- [Written instruction] Rewrite the listing from the line with "Out of point" up to and including the line with "2.33 metres", putting "closest" wherever "nearest" appears and changing nothing else.

========================================================================

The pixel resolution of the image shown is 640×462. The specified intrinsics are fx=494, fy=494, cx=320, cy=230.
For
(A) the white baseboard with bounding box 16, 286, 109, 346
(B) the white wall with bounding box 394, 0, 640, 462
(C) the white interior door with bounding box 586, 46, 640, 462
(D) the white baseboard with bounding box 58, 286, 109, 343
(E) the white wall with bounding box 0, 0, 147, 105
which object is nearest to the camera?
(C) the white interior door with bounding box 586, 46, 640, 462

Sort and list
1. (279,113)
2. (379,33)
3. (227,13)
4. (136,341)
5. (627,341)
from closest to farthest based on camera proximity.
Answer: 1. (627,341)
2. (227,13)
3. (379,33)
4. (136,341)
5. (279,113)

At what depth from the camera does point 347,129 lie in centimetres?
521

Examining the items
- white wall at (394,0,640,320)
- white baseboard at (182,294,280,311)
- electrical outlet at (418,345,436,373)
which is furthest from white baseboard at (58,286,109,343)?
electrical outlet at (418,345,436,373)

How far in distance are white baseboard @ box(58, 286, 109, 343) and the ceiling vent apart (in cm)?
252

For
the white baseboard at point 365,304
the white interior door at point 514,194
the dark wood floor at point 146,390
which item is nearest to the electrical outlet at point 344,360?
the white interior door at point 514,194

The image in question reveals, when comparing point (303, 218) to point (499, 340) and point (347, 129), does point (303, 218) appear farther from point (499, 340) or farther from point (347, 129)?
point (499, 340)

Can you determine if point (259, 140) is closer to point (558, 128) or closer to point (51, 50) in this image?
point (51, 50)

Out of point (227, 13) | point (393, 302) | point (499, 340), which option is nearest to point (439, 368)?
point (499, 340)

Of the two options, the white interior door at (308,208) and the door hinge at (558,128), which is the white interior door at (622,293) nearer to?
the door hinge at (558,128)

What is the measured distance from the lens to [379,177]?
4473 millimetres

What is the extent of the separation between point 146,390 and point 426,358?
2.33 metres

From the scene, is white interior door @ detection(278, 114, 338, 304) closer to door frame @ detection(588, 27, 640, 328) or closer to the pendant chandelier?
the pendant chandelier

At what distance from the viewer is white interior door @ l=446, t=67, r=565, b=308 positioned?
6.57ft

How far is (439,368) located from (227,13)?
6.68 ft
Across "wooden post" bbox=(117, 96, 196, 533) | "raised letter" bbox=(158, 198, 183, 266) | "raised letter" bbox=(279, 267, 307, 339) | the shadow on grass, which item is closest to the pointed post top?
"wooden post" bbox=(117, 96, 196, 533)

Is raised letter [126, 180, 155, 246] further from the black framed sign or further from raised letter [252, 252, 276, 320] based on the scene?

========================================================================

- [Correct response]
Out of point (227, 13) | point (393, 302) | point (499, 340), which option is closest to point (439, 368)?
point (499, 340)

Of the two options, the white interior door at (308,208) and the door hinge at (558,128), which is the white interior door at (622,293) nearer to?
the door hinge at (558,128)

What is the measured distance from the lens to [379,177]?
4473 millimetres

What is the extent of the separation between point 146,390 and point 426,358?
2.33 metres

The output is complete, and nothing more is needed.